I do think that this method has value when you approach it as a conditioning exercise. Building the strength and muscle that it takes from those great turns and power out of them must be done, otherwise you are going to get muscle fatigue on some types of courses and perhaps injury. IMHO, it isn’t the Euro designs where you see this exclusively, sometimes it is super common on the USDAA/AKC designs. Two pinwheels on a course can give you a lot of that.
In terms of her shaping those turns. I am not opposed to that. It might add a bit of yardage, but a slightly more forgiving angle can allow the dog to stay in extension some and actually be faster. I know you have thoughts and perhaps data on this portion of this. What do you think?
Mary
Mary Shaw
ParticipantTracy
We moved on to the Novice 1 course. Before I ran it I felt like a couple of elements were above our pay grade. Guess what, those weren’t our problems!

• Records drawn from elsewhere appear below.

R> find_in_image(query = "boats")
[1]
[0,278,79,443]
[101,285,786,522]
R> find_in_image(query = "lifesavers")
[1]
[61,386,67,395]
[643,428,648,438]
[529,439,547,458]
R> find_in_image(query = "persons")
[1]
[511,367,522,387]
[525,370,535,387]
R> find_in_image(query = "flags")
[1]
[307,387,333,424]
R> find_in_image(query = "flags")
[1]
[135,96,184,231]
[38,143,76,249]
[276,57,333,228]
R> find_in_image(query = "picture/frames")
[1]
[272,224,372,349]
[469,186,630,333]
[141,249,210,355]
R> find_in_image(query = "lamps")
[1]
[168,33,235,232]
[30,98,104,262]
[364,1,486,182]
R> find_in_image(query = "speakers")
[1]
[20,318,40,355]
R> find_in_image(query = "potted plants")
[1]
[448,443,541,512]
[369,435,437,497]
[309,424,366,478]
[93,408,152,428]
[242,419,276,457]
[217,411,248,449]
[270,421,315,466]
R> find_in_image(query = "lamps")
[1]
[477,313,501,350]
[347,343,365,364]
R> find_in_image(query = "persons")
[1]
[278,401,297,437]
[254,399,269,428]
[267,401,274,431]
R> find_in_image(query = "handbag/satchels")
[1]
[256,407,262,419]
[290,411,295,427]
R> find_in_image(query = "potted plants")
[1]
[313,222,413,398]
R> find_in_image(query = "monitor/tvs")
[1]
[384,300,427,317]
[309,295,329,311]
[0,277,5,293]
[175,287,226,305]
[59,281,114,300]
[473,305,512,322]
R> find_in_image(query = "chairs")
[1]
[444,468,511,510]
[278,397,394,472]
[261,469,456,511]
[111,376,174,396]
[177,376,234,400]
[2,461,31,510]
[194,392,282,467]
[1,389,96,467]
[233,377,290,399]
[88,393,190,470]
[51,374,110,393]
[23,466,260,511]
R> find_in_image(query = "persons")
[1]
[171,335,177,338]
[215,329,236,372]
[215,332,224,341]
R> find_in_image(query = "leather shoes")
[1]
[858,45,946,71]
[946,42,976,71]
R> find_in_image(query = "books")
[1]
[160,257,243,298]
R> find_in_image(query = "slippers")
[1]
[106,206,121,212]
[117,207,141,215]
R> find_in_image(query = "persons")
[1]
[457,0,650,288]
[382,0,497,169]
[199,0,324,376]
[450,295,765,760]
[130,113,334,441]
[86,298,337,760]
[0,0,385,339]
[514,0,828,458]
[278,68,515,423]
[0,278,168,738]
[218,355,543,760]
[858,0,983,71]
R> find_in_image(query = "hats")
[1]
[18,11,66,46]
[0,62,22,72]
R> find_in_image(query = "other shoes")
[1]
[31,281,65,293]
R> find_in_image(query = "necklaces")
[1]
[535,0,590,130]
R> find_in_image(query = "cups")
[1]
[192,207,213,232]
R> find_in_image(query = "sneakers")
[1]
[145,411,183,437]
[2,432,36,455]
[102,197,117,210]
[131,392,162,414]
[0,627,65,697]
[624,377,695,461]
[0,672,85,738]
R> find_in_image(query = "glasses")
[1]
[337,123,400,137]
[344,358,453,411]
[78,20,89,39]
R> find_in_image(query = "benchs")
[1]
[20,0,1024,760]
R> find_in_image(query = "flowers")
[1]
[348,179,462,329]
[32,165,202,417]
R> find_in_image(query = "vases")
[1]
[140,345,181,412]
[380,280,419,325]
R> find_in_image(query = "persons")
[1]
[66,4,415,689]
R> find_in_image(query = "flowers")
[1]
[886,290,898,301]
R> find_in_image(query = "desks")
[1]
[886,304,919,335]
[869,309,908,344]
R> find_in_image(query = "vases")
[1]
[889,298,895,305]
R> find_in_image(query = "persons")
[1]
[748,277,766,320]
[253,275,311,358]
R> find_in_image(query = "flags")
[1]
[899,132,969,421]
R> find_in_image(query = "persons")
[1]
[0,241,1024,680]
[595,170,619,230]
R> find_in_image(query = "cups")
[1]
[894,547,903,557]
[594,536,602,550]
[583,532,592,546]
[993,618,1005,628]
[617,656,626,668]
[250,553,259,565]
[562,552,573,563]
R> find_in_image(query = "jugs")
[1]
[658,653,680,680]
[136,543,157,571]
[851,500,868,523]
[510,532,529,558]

Here is our 1st attempt and some footage of working out the problems.
Interested to hear your comments on why she had trouble committing to #6 the second time. She was following my motion, but her verbals are strong enough I would have expected her to at least second guess it.
Loved her commitment to the orange off course tunnel 🙂
Mary
Mary Shaw
ParticipantOK, not shocked that timing was the topic of most of your comments, but super pleased that the adjective “tiny” was also included some LOL.
Keep hammering me on the timing. I want to get it perfect for her sooner than I got it correct for Hoot. (and then it will change again).
And yes! That wrap on the 2nd to last jump, noticed that too. Good girly.
Mary Shaw
ParticipantTracy
Here is what I am working on with Zing for head turns. Her success on today’s session was moderate. This was the first time I had asked her to hit the target on a full jump. We had worked just wing skills prior to this. When the video starts it looks like I am asking her for multi-wraps LOL, but I am not.
I have experimented a bit with where to place the target and this is the position that gets the best natural jumping skills.
What the end behavior with the target should be is: turn head-jump-hit target-continue motion. My current thinking is that the “touch the target” behavior will be super easy to fade. But if I notice lazy jumping skills we have a common language to get it back.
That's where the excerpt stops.